Back to School for Gifted Children

by L.A. Mood Comics and Games

By Dan Brown

It’s early September, the perfect time for a back-to-school column.

And the subject of this one is schools for gifted children, a recurring trope in pop culture I first came across in the pages of Marvel Comics in the late 1970s.

At these places of learning, the students can be mutants or sorcerers or vampires or weirdos. The private-school setting is the common thread that ties them all together, and it’s a plot device that’s been so widely used, it’s become a narrative crutch that deserves to be parodied.

The most recent example I noticed comes from the Netflix series Wednesday, which dropped last November.

Although I love the Addams Family characters, Wednesday wasn’t really my thing. But my wife convinced me to watch long enough for me realize, “Hey, Nevermore Academy is the latest in a long line of Gothic boarding schools where things aren’t as they seem and perhaps monsters roam the halls!”

(Fun fact: The original Addams Family television show was inspired by a single-panel recurring cartoon in The New Yorker magazine.)

The first one of these schools I ever encountered was Professor Xavier’s School for Gifted Children. Maybe you can relate.

I began reading The Uncanny X-Men in the early days of John Byrne’s run on the title as penciller, and I loved the characters so much I eventually worked my way backwards to the debut issue of the irregularly published title.

Back in 1963, Jack Kirby was the first artist to depict this particular school, which was home to Cyclops, Marvel Girl, Angel, Beast, Iceman and, of course, Professor Charles Xavier (you knew he had mind powers because he was bald).

Over the years, the building in New York’s Westchester County has been known by many names, like the X-Mansion, the Xavier Institute for Higher Learning, and the Xavier School for Gifted Youngsters.

It has been destroyed, become sentient, been transported to another dimension, and lately rendered irrelevant by the mass relocation of the Homo Superior race to Krakoa. I think that’s a shame.

It was in the aptly named Danger Room that Xavier’s pupils honed their mutant powers, safe from the world that fears and hates them.

The most well-known academy for gifted children is, of course, the Hogwarts School of Witchcraft and Wizardry, made famous by J.K. Rowling and first appearing in her 1997 novel Harry Potter and the Philosopher’s Stone.

We’ve now arrived at the point where I admit I don’t have a fully fleshed-out theory of why this trope resonates so strongly with the members of so many different fandoms.

My brightest idea is simply going to school is a common experience we all share.

That might account for why schools for the gifted are so prevalent in pop culture. But beyond that, your guess is as good as mine. Is the trend being driven by a fascination on the part of those who attended public schools with how things work at boarding schools? A fetish for things British? Laziness on the part of writers?

Other examples include the Salvatore School for the Young & Gifted from The Vampire Diaries, the Umbrella Academy, and the superhero school in the clouds from the underrated 2005 flick Sky High.

But I’ve saved the best for last.

I’m talking about Canadian comic creator Jilliam Tamaki’s SuperMutant Magic Academy, which is a place where immortals, shapeshifters, braniacs, closeted lesbians and a girl with the head of a lizard go to classes.

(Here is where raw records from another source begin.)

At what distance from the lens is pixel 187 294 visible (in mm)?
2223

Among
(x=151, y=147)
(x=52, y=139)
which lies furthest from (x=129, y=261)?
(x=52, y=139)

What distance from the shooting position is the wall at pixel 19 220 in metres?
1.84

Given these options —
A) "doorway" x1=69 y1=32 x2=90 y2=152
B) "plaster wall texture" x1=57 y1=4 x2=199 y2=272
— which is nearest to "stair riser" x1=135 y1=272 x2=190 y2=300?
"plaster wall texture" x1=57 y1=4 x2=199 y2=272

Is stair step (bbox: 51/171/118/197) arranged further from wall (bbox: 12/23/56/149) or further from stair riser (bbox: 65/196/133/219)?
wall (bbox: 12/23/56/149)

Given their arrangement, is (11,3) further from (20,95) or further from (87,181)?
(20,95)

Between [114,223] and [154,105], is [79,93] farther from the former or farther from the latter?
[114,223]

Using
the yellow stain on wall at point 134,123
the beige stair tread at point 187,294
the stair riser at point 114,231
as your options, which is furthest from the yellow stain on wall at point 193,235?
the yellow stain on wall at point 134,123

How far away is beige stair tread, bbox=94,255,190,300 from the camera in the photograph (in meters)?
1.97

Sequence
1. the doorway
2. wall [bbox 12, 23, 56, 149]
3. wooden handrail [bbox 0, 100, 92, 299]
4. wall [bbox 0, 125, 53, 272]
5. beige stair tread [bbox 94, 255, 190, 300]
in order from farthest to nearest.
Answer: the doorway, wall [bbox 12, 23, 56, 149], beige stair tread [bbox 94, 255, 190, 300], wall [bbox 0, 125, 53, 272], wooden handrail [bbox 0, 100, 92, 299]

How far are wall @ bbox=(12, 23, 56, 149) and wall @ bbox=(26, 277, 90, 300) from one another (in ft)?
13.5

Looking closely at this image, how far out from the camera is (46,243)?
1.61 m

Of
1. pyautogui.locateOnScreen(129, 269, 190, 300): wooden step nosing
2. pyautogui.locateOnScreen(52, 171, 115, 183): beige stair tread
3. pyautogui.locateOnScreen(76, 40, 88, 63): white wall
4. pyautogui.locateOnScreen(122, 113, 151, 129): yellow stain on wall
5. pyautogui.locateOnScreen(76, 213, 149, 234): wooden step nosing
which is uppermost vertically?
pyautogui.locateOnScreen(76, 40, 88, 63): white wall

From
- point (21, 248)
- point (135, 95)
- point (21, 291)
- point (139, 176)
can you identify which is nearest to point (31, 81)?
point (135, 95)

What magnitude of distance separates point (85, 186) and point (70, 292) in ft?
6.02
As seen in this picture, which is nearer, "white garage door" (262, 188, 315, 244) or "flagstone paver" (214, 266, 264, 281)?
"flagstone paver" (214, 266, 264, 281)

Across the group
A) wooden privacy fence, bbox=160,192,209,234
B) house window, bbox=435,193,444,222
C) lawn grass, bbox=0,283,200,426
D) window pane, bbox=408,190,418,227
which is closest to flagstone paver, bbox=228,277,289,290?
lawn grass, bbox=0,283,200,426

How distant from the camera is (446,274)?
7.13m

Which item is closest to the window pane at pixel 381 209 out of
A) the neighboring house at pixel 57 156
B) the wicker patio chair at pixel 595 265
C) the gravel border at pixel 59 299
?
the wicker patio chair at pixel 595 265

The 2015 graphic novel takes the Hogwarts and Xavier School premise seriously: What if teenagers with powers actually had to go to high school together? How would they deal with the angst of being teens? How would they cope with boredom? Would they use their special abilities for good?

The result is a funny and touching portrait of a group of students and teachers who are really no different from you or me. I give the book an A+.

Dan Brown has covered pop culture for 30 years as a journalist and also moderates L.A. Mood’s monthly graphic-novel group.